**Problem details**
Copy out only the span from the line with "Is the vertical" to the end of the data, both ends kept, word for word.

**Data supplied**
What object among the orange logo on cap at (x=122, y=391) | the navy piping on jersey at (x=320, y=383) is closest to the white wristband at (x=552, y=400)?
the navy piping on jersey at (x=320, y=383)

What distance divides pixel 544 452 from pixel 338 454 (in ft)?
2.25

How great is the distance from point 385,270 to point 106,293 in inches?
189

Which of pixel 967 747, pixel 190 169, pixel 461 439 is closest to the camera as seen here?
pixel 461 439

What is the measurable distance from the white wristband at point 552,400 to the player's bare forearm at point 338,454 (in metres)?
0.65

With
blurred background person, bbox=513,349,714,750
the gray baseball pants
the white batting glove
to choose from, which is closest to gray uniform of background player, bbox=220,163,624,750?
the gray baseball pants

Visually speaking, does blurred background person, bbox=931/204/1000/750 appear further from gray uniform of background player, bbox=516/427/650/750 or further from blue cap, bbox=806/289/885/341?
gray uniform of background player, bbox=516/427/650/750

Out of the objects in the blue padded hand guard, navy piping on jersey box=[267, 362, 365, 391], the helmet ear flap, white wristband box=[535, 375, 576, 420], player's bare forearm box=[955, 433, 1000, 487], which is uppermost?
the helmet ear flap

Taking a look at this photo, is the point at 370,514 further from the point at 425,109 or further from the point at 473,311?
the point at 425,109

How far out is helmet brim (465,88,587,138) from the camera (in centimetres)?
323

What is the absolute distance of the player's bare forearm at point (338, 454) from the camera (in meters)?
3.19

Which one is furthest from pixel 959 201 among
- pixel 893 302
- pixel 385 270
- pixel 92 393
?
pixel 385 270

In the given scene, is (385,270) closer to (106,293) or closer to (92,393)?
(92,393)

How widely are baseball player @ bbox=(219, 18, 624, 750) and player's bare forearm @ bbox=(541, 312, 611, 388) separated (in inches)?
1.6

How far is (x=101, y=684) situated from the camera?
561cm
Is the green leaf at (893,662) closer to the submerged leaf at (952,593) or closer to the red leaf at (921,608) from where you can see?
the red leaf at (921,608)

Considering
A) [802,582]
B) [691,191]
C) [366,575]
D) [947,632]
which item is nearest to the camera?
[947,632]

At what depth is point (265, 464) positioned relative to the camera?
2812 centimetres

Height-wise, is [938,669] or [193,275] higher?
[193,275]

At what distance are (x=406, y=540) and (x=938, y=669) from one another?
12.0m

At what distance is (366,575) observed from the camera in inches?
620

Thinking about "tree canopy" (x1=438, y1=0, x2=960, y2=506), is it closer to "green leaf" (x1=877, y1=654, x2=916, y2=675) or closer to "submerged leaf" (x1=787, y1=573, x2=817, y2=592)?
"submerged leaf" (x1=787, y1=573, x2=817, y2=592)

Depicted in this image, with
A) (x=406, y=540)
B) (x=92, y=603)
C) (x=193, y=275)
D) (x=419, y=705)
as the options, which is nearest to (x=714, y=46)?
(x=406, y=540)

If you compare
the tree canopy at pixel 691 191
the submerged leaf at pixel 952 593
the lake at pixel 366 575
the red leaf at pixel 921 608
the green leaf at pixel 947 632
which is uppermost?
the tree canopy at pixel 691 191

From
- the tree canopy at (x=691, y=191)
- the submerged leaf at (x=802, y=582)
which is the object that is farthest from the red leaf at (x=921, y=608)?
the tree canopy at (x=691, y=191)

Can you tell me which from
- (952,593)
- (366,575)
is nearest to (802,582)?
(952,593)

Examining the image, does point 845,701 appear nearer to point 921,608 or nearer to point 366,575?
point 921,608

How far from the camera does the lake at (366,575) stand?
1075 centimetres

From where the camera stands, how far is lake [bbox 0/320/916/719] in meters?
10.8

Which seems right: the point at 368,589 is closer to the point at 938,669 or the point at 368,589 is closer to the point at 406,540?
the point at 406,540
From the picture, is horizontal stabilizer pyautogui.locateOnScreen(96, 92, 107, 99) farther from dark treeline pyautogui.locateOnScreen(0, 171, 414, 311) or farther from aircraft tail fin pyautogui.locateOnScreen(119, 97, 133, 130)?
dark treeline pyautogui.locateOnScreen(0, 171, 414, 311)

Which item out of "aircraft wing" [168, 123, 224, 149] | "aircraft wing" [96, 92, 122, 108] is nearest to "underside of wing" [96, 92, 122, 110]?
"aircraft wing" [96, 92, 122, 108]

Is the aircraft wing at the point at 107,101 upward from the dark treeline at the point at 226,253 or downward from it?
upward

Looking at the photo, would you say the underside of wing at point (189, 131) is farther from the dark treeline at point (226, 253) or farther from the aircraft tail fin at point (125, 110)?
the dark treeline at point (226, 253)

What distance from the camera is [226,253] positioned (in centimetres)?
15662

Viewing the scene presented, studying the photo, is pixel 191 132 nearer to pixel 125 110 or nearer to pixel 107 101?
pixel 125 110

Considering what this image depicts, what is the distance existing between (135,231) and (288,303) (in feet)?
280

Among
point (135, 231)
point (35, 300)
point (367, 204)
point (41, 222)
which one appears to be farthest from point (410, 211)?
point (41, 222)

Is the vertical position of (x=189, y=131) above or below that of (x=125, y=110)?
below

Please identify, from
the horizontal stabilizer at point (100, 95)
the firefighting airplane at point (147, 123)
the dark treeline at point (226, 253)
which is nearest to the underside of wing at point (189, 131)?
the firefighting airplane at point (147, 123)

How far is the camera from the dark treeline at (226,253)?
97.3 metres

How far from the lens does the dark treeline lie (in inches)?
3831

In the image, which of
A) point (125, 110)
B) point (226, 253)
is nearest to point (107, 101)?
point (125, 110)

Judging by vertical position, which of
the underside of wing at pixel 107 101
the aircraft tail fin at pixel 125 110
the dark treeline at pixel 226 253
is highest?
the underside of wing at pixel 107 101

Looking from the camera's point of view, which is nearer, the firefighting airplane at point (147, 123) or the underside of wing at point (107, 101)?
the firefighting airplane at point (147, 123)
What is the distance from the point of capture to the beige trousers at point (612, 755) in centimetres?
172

**Finished task**
Is the vertical position of (x=189, y=131) above or below that of (x=125, y=110)?
below

Please identify, from
the horizontal stabilizer at point (100, 95)
the firefighting airplane at point (147, 123)
the dark treeline at point (226, 253)
which is nearest to the underside of wing at point (189, 131)?
the firefighting airplane at point (147, 123)

How far is the camera from the dark treeline at (226,253)?
97.3 metres

How far from the lens does the dark treeline lie (in inches)?
3831

In the image, which of
A) point (125, 110)
B) point (226, 253)
is nearest to point (107, 101)?
point (125, 110)

Judging by vertical position, which of
the underside of wing at pixel 107 101
the aircraft tail fin at pixel 125 110
the dark treeline at pixel 226 253
is highest?
the underside of wing at pixel 107 101

Looking from the camera's point of view, which is nearer, the firefighting airplane at point (147, 123) or the underside of wing at point (107, 101)?
the firefighting airplane at point (147, 123)
What is the distance from the point of capture to the beige trousers at point (612, 755) in centimetres?
172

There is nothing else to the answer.